• _EXERCISE REQUIREMENTS_
Are you able to quote each entry exactly as written?

• _Data records_
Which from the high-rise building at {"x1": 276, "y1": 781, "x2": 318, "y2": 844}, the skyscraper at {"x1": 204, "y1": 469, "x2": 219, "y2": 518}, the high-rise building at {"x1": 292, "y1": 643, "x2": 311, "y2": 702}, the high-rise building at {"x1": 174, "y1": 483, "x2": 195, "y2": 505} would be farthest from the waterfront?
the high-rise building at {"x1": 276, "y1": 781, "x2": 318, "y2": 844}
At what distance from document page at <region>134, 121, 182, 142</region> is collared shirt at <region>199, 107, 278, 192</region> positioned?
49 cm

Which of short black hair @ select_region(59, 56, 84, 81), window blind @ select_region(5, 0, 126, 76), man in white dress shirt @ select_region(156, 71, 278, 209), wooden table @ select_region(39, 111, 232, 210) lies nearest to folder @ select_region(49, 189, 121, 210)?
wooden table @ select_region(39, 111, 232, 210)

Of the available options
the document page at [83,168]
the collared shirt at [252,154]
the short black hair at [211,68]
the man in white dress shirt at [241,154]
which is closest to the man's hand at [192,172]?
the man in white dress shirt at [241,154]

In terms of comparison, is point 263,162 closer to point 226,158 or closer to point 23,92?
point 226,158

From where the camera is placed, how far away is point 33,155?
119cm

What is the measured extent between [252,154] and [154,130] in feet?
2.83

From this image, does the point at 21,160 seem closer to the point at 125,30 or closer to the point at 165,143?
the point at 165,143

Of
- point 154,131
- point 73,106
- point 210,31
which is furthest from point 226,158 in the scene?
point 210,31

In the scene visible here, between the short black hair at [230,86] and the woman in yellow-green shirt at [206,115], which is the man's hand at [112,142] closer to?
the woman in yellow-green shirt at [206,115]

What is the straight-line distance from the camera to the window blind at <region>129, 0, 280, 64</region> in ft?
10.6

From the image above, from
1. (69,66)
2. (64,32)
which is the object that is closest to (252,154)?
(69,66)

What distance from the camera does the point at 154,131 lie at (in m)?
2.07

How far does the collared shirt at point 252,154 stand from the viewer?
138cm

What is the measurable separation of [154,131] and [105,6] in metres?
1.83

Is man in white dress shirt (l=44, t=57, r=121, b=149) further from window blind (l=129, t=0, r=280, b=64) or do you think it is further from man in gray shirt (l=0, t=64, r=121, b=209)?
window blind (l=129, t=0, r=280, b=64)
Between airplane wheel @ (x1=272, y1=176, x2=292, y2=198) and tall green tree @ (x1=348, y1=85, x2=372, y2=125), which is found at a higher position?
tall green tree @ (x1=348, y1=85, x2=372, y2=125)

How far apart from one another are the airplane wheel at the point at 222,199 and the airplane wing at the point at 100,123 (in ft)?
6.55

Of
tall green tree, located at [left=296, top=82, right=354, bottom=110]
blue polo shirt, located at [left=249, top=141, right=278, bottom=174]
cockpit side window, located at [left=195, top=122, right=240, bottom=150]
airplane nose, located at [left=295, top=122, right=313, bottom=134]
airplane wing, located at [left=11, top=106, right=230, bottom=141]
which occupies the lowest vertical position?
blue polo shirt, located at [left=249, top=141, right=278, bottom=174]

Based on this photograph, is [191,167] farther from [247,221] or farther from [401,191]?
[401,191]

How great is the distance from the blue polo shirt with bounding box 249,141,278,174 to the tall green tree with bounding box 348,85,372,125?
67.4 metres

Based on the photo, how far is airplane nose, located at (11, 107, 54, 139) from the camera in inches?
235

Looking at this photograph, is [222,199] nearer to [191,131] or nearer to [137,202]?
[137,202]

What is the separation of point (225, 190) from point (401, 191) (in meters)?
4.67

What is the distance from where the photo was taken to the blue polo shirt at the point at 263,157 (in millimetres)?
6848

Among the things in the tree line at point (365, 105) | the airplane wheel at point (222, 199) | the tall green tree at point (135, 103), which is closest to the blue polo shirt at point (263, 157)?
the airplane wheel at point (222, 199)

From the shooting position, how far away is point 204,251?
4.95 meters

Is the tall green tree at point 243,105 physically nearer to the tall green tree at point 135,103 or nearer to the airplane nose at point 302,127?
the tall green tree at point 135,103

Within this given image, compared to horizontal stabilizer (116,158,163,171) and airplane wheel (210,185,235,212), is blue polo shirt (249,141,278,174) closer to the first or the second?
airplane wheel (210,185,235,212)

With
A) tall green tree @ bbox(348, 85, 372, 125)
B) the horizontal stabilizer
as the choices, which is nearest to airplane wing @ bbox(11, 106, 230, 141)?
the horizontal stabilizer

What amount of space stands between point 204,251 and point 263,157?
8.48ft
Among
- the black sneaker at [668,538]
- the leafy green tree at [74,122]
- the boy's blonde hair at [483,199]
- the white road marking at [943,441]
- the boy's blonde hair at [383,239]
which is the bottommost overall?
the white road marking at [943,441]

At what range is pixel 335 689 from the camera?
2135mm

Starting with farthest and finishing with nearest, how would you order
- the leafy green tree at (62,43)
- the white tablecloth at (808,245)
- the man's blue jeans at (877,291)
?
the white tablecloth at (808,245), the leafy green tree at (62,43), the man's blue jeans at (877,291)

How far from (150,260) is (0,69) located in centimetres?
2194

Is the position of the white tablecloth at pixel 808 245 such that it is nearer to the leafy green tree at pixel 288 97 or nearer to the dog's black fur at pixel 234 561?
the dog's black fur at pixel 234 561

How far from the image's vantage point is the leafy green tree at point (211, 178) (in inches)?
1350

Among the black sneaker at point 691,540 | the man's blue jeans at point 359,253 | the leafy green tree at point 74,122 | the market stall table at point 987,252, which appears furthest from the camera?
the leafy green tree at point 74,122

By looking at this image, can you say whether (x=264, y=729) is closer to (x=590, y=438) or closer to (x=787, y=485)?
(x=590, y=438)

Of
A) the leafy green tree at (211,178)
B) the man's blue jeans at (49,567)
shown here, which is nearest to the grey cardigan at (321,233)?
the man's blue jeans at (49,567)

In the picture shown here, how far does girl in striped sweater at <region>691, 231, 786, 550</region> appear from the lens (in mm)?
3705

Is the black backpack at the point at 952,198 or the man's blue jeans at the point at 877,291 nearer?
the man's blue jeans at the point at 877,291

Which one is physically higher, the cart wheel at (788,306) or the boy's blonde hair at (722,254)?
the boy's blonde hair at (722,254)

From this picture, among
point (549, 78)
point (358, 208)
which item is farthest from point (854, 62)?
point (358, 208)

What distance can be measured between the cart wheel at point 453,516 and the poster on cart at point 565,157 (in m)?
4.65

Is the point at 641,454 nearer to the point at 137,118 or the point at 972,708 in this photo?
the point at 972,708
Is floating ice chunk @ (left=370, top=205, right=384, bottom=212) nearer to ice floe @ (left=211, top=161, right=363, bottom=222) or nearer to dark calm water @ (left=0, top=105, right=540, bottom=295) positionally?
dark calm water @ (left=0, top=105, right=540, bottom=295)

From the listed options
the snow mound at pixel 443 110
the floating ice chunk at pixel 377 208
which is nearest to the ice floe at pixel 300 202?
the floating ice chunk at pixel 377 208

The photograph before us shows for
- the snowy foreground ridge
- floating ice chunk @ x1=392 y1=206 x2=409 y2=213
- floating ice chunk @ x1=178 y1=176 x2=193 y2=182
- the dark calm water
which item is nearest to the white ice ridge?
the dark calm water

• _RESPONSE_
Which from the high-rise building at {"x1": 276, "y1": 781, "x2": 318, "y2": 844}, the skyscraper at {"x1": 204, "y1": 469, "x2": 219, "y2": 518}, the high-rise building at {"x1": 292, "y1": 643, "x2": 311, "y2": 702}, the high-rise building at {"x1": 174, "y1": 483, "x2": 195, "y2": 505} would be farthest from the waterfront?
the high-rise building at {"x1": 276, "y1": 781, "x2": 318, "y2": 844}
At what distance from document page at <region>134, 121, 182, 142</region> is collared shirt at <region>199, 107, 278, 192</region> positioned?
49 cm

Which of short black hair @ select_region(59, 56, 84, 81), window blind @ select_region(5, 0, 126, 76), man in white dress shirt @ select_region(156, 71, 278, 209), wooden table @ select_region(39, 111, 232, 210) lies nearest to folder @ select_region(49, 189, 121, 210)?
wooden table @ select_region(39, 111, 232, 210)

Of the available options
the document page at [83,168]
the collared shirt at [252,154]
the short black hair at [211,68]
the man in white dress shirt at [241,154]
which is closest to the man's hand at [192,172]?
the man in white dress shirt at [241,154]

In terms of comparison, is point 263,162 closer to point 226,158 or closer to point 23,92?
point 226,158

From where the camera is placed, how far away is point 33,155?
119cm

What is the measured extent between [252,154] and [154,130] in feet?
2.83

From this image, does the point at 21,160 seem closer to the point at 125,30 or closer to the point at 165,143?
the point at 165,143

Of
- point 154,131
- point 73,106
- point 210,31
which is furthest from point 226,158 in the scene?
point 210,31

In the scene visible here, between the short black hair at [230,86] and the woman in yellow-green shirt at [206,115], which is the man's hand at [112,142] closer to?
the woman in yellow-green shirt at [206,115]

What is the straight-line distance from the camera to the window blind at <region>129, 0, 280, 64</region> in ft?
10.6

From the image above, from
1. (69,66)
2. (64,32)
which is the object that is closest to (252,154)?
(69,66)

What distance from the camera does the point at 154,131 lie at (in m)?
2.07

How far does the collared shirt at point 252,154 stand from the viewer?
138cm

What is the measurable separation of [154,131] and [105,6] in metres?
1.83

Is man in white dress shirt (l=44, t=57, r=121, b=149) further from window blind (l=129, t=0, r=280, b=64) or do you think it is further from man in gray shirt (l=0, t=64, r=121, b=209)?
window blind (l=129, t=0, r=280, b=64)
Between airplane wheel @ (x1=272, y1=176, x2=292, y2=198) and tall green tree @ (x1=348, y1=85, x2=372, y2=125), which is found at a higher position?
tall green tree @ (x1=348, y1=85, x2=372, y2=125)

How far apart from one another are the airplane wheel at the point at 222,199 and the airplane wing at the point at 100,123 (in ft)?
6.55

Of
tall green tree, located at [left=296, top=82, right=354, bottom=110]
blue polo shirt, located at [left=249, top=141, right=278, bottom=174]
cockpit side window, located at [left=195, top=122, right=240, bottom=150]
airplane nose, located at [left=295, top=122, right=313, bottom=134]
airplane wing, located at [left=11, top=106, right=230, bottom=141]
which occupies the lowest vertical position?
blue polo shirt, located at [left=249, top=141, right=278, bottom=174]

Based on this photograph, is [191,167] farther from [247,221] or farther from [401,191]?
[401,191]

How great is the distance from the blue polo shirt with bounding box 249,141,278,174 to the tall green tree with bounding box 348,85,372,125?
67.4 metres

Based on the photo, how far is airplane nose, located at (11, 107, 54, 139) from the camera in inches?
235

Looking at this photograph, is [222,199] nearer to [191,131] or nearer to [137,202]?
[137,202]

What is the separation of point (225, 190) from point (401, 191) (in meters)?
4.67

What is the distance from where the photo was taken to the blue polo shirt at the point at 263,157 (in millimetres)?
6848

Among the things in the tree line at point (365, 105) | the airplane wheel at point (222, 199) | the tall green tree at point (135, 103), which is closest to the blue polo shirt at point (263, 157)?
the airplane wheel at point (222, 199)

From the shooting position, how far away is point 204,251?
4.95 meters

Is the tall green tree at point 243,105 physically nearer to the tall green tree at point 135,103 or nearer to the airplane nose at point 302,127?
the tall green tree at point 135,103

Within this given image, compared to horizontal stabilizer (116,158,163,171) and airplane wheel (210,185,235,212), is blue polo shirt (249,141,278,174) closer to the first or the second?
airplane wheel (210,185,235,212)

With
A) tall green tree @ bbox(348, 85, 372, 125)
B) the horizontal stabilizer
as the choices, which is nearest to airplane wing @ bbox(11, 106, 230, 141)?
the horizontal stabilizer

What amount of space stands between point 204,251 and point 263,157?
8.48ft
Among
- the black sneaker at [668,538]
- the leafy green tree at [74,122]
- the boy's blonde hair at [483,199]
- the white road marking at [943,441]
- the boy's blonde hair at [383,239]
which is the bottommost overall?
the white road marking at [943,441]

At what range is pixel 335 689 from the camera?
2135mm

Starting with farthest and finishing with nearest, how would you order
- the leafy green tree at (62,43)
- the white tablecloth at (808,245)
- the man's blue jeans at (877,291)
?
the white tablecloth at (808,245), the leafy green tree at (62,43), the man's blue jeans at (877,291)

How far from (150,260) is (0,69) located in centimetres?
2194

Is the position of the white tablecloth at pixel 808 245 such that it is nearer to the leafy green tree at pixel 288 97 or nearer to the dog's black fur at pixel 234 561?
the dog's black fur at pixel 234 561

How far from the image's vantage point is the leafy green tree at point (211, 178) (in inches)?
1350

Among the black sneaker at point 691,540 | the man's blue jeans at point 359,253 | the leafy green tree at point 74,122 | the market stall table at point 987,252, which appears furthest from the camera?
the leafy green tree at point 74,122

By looking at this image, can you say whether (x=264, y=729) is closer to (x=590, y=438) or closer to (x=787, y=485)?
(x=590, y=438)

Of
A) the leafy green tree at (211,178)
B) the man's blue jeans at (49,567)
shown here, which is nearest to the grey cardigan at (321,233)?
the man's blue jeans at (49,567)

In the picture shown here, how far does girl in striped sweater at <region>691, 231, 786, 550</region> appear from the lens (in mm)?
3705

Is the black backpack at the point at 952,198 or the man's blue jeans at the point at 877,291 nearer?
the man's blue jeans at the point at 877,291

Which one is physically higher, the cart wheel at (788,306) or the boy's blonde hair at (722,254)?
the boy's blonde hair at (722,254)

From this picture, among
point (549, 78)
point (358, 208)
which item is farthest from point (854, 62)?
point (358, 208)

What distance can be measured between the cart wheel at point 453,516 and the poster on cart at point 565,157 (in m)?
4.65

Is the point at 641,454 nearer to the point at 137,118 or the point at 972,708 in this photo?
the point at 972,708
Is floating ice chunk @ (left=370, top=205, right=384, bottom=212) nearer to ice floe @ (left=211, top=161, right=363, bottom=222) or nearer to dark calm water @ (left=0, top=105, right=540, bottom=295) positionally?
dark calm water @ (left=0, top=105, right=540, bottom=295)

From the listed options
the snow mound at pixel 443 110
the floating ice chunk at pixel 377 208
which is nearest to the ice floe at pixel 300 202?
the floating ice chunk at pixel 377 208

The photograph before us shows for
- the snowy foreground ridge
- floating ice chunk @ x1=392 y1=206 x2=409 y2=213
- floating ice chunk @ x1=178 y1=176 x2=193 y2=182
- the dark calm water
which item is nearest to the white ice ridge?
the dark calm water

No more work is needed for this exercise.